Data supplied:
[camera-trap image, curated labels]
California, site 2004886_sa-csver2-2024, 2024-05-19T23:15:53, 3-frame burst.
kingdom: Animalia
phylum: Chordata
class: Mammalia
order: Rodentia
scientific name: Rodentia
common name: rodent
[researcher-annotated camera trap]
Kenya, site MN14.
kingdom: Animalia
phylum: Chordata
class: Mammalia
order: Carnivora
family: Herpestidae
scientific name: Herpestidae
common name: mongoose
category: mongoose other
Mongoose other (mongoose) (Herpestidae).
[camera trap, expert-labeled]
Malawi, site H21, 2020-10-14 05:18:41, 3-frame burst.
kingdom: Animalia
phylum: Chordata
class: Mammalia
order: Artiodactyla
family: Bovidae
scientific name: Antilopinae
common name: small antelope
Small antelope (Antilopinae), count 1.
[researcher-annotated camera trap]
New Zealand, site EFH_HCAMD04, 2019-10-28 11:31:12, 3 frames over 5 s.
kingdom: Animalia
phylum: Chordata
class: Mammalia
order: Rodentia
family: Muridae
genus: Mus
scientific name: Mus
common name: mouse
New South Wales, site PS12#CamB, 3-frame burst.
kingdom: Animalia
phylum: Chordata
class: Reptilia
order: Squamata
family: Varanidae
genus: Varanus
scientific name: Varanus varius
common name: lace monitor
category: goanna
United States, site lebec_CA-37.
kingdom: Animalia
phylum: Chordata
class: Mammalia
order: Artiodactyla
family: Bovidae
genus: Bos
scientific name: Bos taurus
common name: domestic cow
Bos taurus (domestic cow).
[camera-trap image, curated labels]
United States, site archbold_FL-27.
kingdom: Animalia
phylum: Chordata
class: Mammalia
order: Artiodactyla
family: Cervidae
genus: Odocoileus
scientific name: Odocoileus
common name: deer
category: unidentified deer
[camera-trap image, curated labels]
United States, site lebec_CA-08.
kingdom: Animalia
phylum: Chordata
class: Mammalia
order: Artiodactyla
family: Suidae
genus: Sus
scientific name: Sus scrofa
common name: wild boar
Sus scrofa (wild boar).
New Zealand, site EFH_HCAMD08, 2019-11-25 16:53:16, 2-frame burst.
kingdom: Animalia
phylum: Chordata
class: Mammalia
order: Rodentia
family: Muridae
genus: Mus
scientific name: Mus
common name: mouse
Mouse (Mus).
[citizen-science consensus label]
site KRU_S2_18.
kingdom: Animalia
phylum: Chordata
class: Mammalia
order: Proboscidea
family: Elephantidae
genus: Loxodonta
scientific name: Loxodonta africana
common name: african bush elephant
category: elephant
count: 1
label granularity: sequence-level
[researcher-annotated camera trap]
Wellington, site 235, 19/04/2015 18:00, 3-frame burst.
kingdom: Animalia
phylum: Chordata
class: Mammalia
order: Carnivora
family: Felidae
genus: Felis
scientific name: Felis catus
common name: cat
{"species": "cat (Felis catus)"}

What you are asked to do:
Search the data and copy each line containing "genus".

Solution to this task:
genus: Mus
genus: Varanus
genus: Bos
genus: Odocoileus
genus: Sus
genus: Mus
genus: Loxodonta
genus: Felis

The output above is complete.